Teams under the direction of Carl-Philipp Heisenberg and Anna Kicheva focused their investigations on the early zebrafish embryonic stage. Measuring about four centimeters, these fish lay eggs that are only 0.7 mm in size. In addition to working with ants to raise eggs smaller than one millimeter, Professor Sylvia Cremer emphasizes the multidisciplinary teamwork at the Institute that resulted in the fundamental issue, “What is an egg—and how small can it be?”

Cell biologist Calin Guet, the biosynthetic approach, said, “That’s why we egged the in-house nanofabrication and electron microscopy facilities on creating the tiniest ovum ever!”

The researchers were about to publish their monovular twin paper in Nature and Science journals after years of laboratory work with 72 Ph.D. students in burnout: the smallest oval egg in history, with a volume five quadrillionth of a chicken egg.

Nanofabrication Facility. The nano-egg was created under the highest safety precautions in the Scientific Service Units of ISTA.
Nanofabrication Facility. The nano-egg was created under the highest safety precautions in the Scientific Service Units of ISTA. © Nadine Poncioni/ISTA

To put things into perspective, one standard scrambled egg would require 5,000,000,000,000,000 nano-eggs. With a length of 314 nanometers and a width of 271 nanometers, these nano-eggs are smaller than the wavelength of visible light. Therefore, they can only be seen using high-resolution imaging methods, such as those created by the Danzl Group.

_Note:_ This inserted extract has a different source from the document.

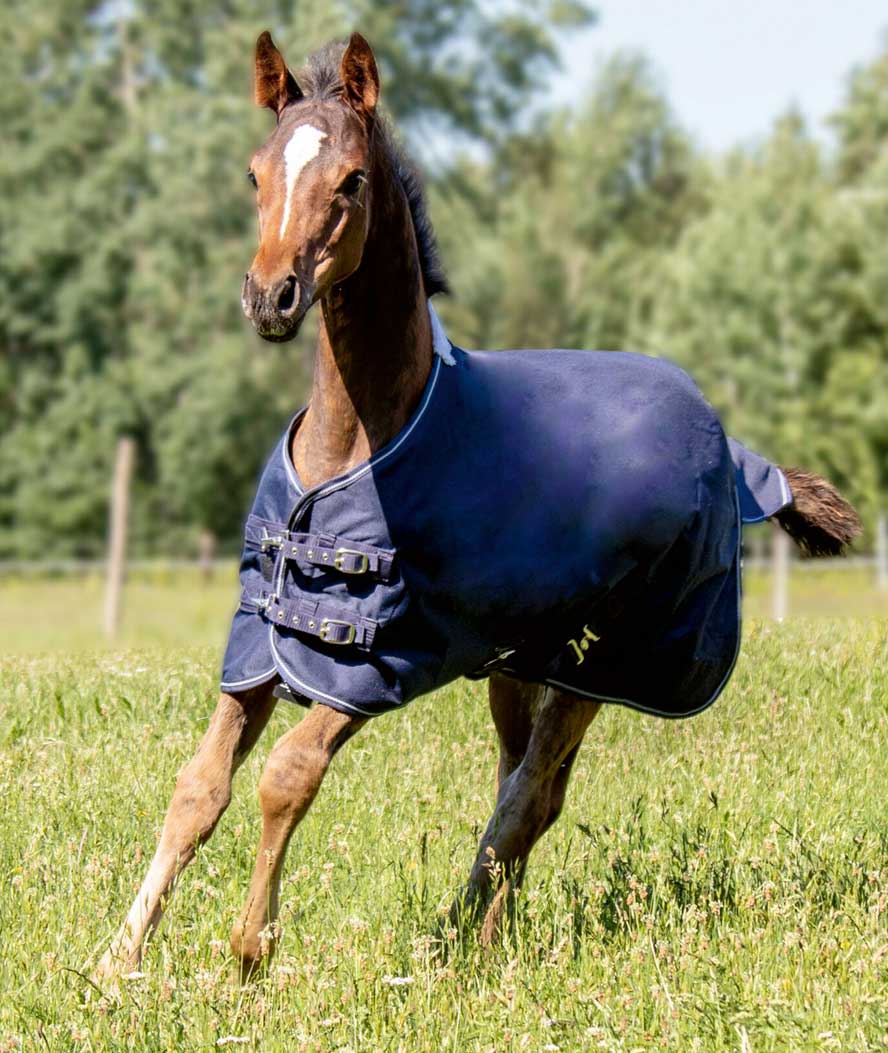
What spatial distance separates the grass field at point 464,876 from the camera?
372 centimetres

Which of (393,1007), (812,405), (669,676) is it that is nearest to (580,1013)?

The extraordinary invention heralded as a victory for genetics and nanotechnology, has already caused a flurry of enthusiasm in the communities. But in the middle of the celebrations, something unexpected happened: the little egg disappeared out of sight.

Georgios Katsaros, nanoelectronics professor and Vice President for Scientific Resources, said, “Despite the high-security storage, theft cannot be ruled out. The police are investigating.”

Professor Onur Hosten is brooding over his early quantum sensors. Based on the Hausel Group’s field theory eggquations, he describes the object as a quantum egg annihilated with its anti-egg – a fundamental egg that mirrors the original like one egg does the other but with the opposite curvature.